“Su quel periodo dei CSI ho detto tutto il dicibile ma proviamo”.
Immagino faccia freschino a Carpineti, immagino il mio interlocutore seduto al telefono, caminetto acceso in lontananza, gatto sulle ginocchia. Per Massimo Zamboni questo è un atteso fine settimana dopo i furori berlinesi di qualche giorno fa, e capisco che ha la mente satura di immagini, suoni e parole, quindi non insisto nella spremitura e mi limito a interrogativi più blandi, pronto a ficcarmi dritto solo quando annuso la fenditura profonda del ricordo.
Trovo uno Zamboni rilassato, stanco ma sereno, pronto a rispondere alle mie domande. Pensavo di dovergliene fare davvero tante ma le sue risposte, solo in apparenza telegrafiche, sprigionano un senso compiuto che non ha bisogno di essere approfondito.
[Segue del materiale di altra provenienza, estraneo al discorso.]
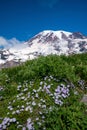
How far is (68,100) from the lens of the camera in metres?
9.48

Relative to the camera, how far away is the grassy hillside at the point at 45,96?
7.75 metres

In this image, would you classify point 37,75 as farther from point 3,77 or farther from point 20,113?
point 20,113

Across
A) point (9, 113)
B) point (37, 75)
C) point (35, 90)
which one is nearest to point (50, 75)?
point (37, 75)

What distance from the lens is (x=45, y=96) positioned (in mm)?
9383

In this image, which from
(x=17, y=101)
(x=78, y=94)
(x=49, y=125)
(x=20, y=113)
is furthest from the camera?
(x=78, y=94)

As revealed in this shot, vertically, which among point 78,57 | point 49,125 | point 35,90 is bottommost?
point 49,125

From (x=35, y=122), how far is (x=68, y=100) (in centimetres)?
185

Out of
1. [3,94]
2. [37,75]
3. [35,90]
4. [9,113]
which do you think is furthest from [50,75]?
[9,113]

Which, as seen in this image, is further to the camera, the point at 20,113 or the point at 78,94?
the point at 78,94

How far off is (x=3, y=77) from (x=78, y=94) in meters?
3.50

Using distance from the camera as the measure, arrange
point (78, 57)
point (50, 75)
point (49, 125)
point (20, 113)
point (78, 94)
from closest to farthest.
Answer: point (49, 125), point (20, 113), point (78, 94), point (50, 75), point (78, 57)

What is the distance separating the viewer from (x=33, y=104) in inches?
349

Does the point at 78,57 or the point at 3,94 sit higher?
the point at 78,57

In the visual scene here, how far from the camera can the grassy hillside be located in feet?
25.4
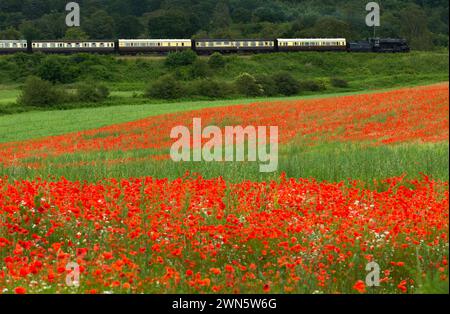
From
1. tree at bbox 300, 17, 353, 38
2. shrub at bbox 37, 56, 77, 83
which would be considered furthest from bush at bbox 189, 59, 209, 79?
tree at bbox 300, 17, 353, 38

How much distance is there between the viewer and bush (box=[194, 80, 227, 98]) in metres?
65.6

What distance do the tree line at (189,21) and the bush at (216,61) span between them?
499 inches

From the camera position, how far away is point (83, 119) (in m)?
45.7

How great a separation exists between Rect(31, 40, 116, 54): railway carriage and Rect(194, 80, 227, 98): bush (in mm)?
25168

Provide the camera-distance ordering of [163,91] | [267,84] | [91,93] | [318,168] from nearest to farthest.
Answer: [318,168] < [91,93] < [163,91] < [267,84]

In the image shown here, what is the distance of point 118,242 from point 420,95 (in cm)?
2165

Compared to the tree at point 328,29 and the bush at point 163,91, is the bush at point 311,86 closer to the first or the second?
the bush at point 163,91

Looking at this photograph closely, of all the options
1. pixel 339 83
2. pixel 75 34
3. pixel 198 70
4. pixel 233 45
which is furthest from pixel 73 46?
pixel 339 83

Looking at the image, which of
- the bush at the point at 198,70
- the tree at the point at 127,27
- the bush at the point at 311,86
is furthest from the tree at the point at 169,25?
the bush at the point at 311,86

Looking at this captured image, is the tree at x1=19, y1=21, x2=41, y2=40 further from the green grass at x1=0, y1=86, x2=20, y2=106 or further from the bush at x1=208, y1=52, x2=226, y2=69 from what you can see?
the bush at x1=208, y1=52, x2=226, y2=69

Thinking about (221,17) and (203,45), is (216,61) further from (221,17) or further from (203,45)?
(221,17)

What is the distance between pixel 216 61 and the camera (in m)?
84.2

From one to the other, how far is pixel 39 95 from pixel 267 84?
23.0 meters

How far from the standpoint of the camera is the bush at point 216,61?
83469 millimetres
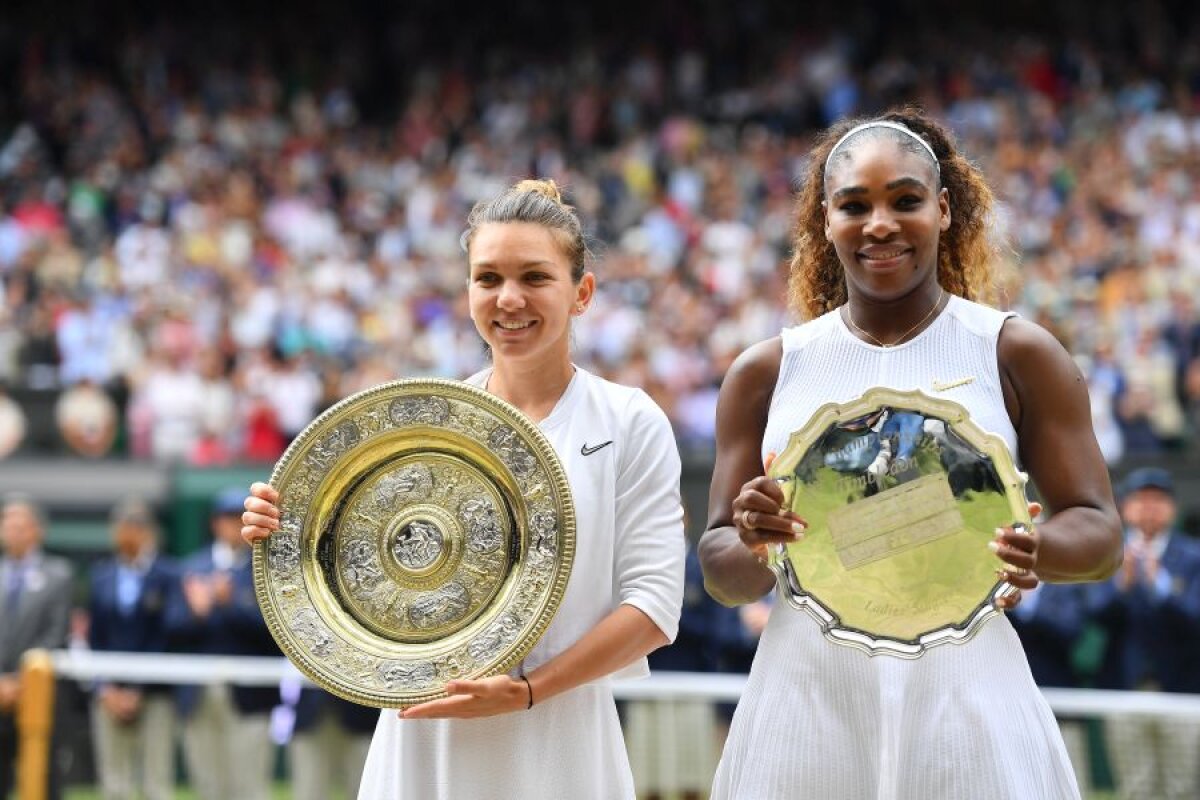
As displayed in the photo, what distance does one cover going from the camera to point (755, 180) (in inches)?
600

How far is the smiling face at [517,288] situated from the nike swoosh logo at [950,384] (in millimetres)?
724

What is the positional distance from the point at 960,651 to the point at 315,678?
102 cm

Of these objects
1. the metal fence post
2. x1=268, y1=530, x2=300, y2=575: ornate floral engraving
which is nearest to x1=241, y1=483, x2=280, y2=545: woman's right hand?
x1=268, y1=530, x2=300, y2=575: ornate floral engraving

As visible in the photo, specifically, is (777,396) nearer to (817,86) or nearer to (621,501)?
(621,501)

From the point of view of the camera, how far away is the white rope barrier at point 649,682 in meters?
5.50

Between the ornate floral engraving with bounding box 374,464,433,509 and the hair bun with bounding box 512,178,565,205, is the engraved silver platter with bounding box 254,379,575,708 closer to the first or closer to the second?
the ornate floral engraving with bounding box 374,464,433,509

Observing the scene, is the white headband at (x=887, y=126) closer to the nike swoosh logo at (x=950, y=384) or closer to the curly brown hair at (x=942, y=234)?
the curly brown hair at (x=942, y=234)

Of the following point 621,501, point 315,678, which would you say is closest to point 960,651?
point 621,501

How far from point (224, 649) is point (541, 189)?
5.51 metres

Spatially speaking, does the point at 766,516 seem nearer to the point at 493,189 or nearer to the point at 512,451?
the point at 512,451

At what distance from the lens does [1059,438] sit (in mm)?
2668

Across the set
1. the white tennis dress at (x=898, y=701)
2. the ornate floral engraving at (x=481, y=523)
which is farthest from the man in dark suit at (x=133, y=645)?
the white tennis dress at (x=898, y=701)

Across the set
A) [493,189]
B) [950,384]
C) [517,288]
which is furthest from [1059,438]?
[493,189]

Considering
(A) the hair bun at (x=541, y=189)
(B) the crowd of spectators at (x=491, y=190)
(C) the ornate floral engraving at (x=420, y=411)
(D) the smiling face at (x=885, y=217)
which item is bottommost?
(C) the ornate floral engraving at (x=420, y=411)
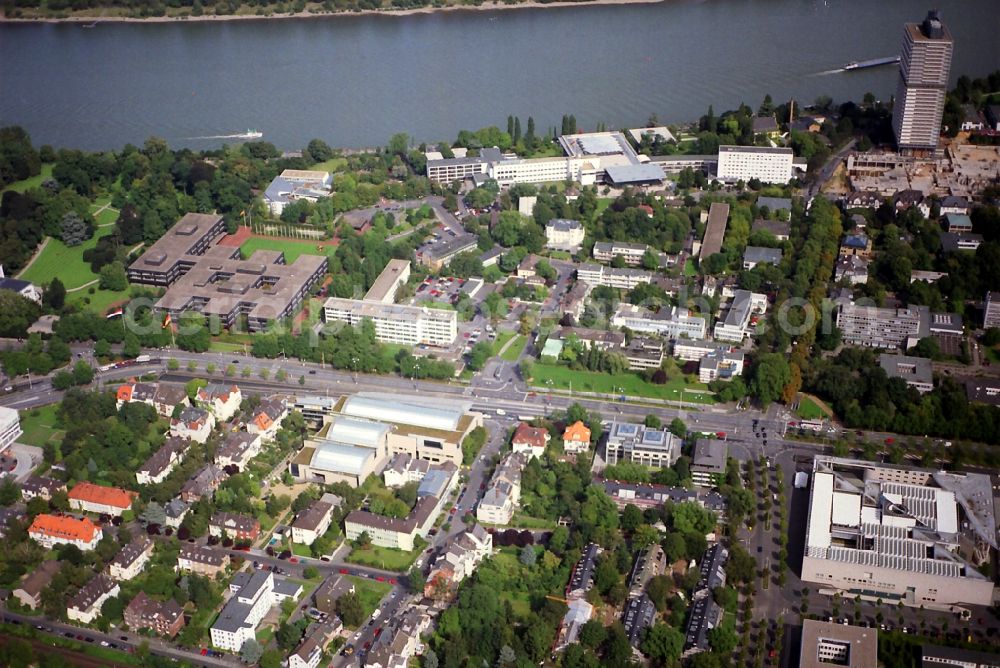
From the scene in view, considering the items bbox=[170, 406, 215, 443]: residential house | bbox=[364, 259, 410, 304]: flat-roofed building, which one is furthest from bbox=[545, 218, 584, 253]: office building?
bbox=[170, 406, 215, 443]: residential house

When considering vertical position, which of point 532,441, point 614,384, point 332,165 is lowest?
point 614,384

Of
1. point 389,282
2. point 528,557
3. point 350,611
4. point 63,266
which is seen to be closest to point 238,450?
point 350,611

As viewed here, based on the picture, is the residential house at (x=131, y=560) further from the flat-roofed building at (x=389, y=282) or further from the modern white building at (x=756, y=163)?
the modern white building at (x=756, y=163)

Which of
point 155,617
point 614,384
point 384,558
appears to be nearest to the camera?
point 155,617

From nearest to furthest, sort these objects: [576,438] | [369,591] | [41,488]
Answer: [369,591]
[41,488]
[576,438]

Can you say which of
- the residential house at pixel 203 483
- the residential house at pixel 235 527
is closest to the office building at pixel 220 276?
the residential house at pixel 203 483

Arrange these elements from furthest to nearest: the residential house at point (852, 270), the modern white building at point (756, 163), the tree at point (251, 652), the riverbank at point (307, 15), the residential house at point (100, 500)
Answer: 1. the riverbank at point (307, 15)
2. the modern white building at point (756, 163)
3. the residential house at point (852, 270)
4. the residential house at point (100, 500)
5. the tree at point (251, 652)

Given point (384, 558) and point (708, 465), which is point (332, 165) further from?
point (708, 465)

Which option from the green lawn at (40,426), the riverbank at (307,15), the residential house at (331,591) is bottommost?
the residential house at (331,591)
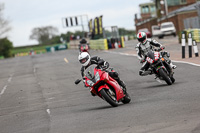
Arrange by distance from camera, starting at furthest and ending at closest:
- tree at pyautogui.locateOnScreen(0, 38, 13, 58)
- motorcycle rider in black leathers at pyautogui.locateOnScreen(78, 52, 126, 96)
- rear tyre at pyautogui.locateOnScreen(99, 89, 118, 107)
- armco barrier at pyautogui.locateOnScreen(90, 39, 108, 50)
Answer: tree at pyautogui.locateOnScreen(0, 38, 13, 58) → armco barrier at pyautogui.locateOnScreen(90, 39, 108, 50) → motorcycle rider in black leathers at pyautogui.locateOnScreen(78, 52, 126, 96) → rear tyre at pyautogui.locateOnScreen(99, 89, 118, 107)

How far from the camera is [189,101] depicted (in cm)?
1029

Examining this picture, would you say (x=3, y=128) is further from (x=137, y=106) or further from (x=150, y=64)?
(x=150, y=64)

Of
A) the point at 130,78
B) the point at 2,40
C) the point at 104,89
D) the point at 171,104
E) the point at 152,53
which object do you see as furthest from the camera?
the point at 2,40

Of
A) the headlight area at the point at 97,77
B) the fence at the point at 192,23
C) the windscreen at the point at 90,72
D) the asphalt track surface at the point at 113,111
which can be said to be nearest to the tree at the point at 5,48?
the fence at the point at 192,23

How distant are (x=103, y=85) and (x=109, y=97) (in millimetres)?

Deve accadere e infatti accade.
Per certi versi più di Giovanni Lindo Ferretti, che dalla sua ha la potenza declamatoria e il carisma della contraddizione di chi possiede moltitudini, Massimo ha la calma serafica di chi ha scelto un ruolo definito e sa che gli serve poco, o meglio il giusto, per esprimersi compiutamente. Così in quelle frasi argomentate in modo ordinato, senza scossoni logici ma con immagini vivide, trovo quanto mi serve.
“Allora, me la sono cavata bene?”.
Ce lo diranno i lettori tra un paio di mesi.